━━ Document text

In this case, snow that began in New York City midafternoon quickly turned heavy heading toward sunset and beyond. Temperatures that had been above freezing dropped into the upper 20s in heavy snow, and eventually snow transitioned to a wintry mix in the evening. This cement-like wintry mix included denser sleet.

Questions of forecasts and lack of preparation aside, a primary cause of the commuting nightmare in and around the city was the timing and intensity of the snowfall. Those snowfall rates of one to two inches per hour are difficult for even well-prepared crews to keep up with. Even in situations with little to no traffic, streets would likely become impassable for a time under such conditions.

Turn the biggest city in the country loose under such a scenario, and it’s a perfect recipe for traffic mayhem

Similar rush-hour nightmares hit Washington in 2011 and 2016. The 2011 event, in particular, shared many similarities to Thursday’s commute in New York. In both cases, first flakes in the midafternoon spurred a mass exodus, filling roads with vehicles. Then pounding snow arrived, and gridlock engulfed the area.

━━━━
━━ The data

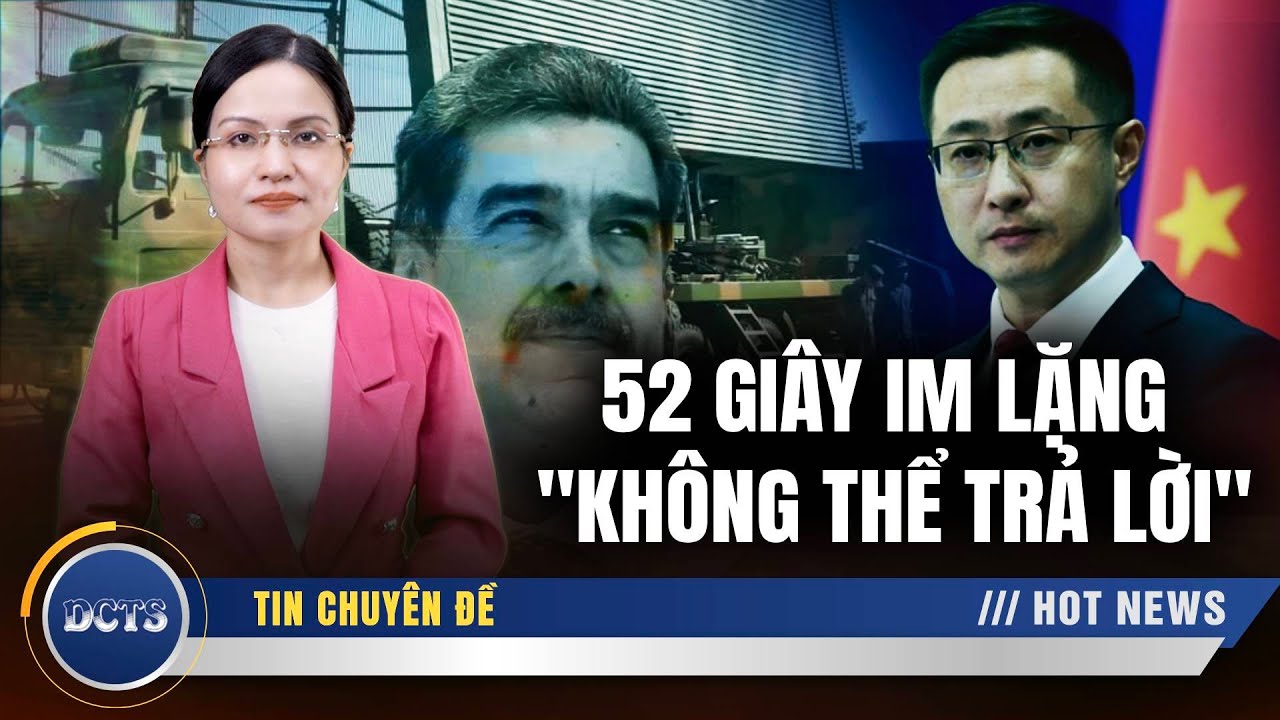 🔥 52 GIÂY IM LẶNG: Phát ngôn viên TQ "đứng hình" khi bị hỏi về vũ khí phế liệu tại Venezuela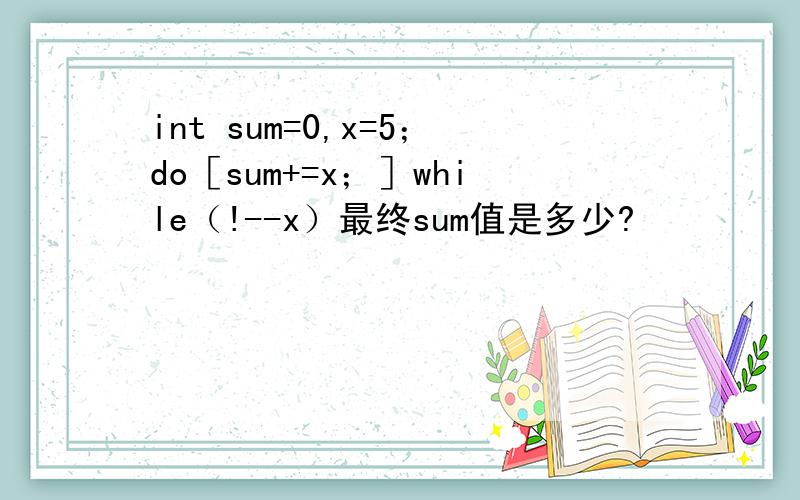 int sum=0,x=5；do［sum+=x；］while（!--x）最终sum值是多少?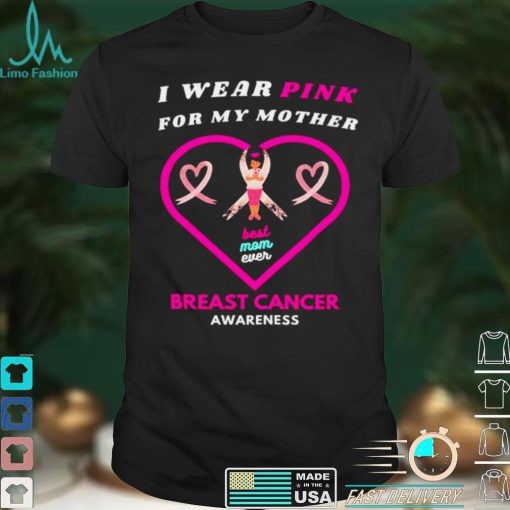 I wear pink for my mother best mom ever heart Breast Cancer Awareness shirt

━━━━

> [Check your understanding]
**a.** In the article about the New York snowstorm commute, what snowfall rates are described as hard for even well-prepared crews to keep up with?
**b.** Carry on the article about the New York snowstorm commute, picking up right after its final sentence.

> [Results of the tasks]
**a.** One to two inches per hour.

**b.**
Major snow-induced commuting disasters have hit U.S. urban centers in recent years — both north and south — all from a combination of bad weather and bad timing. Atlanta was hit in 2014. That same year another “commutageddon” spawned a million memes in Raleigh, N.C.

Even Chicago isn’t immune to the perils of terribly-timed snowflakes, where a storm snarled traffic in February 2011.

While the storm was the source of many scary stories, it had a soft side, as well. There were plenty of beautiful scenes throughout the city, especially if you happened to be on foot.

As rumors swirl of a snowy winter ahead, it might be a good time to prepare for more wintry delays. Thursday’s storm may be only a sneak preview of what’s to come.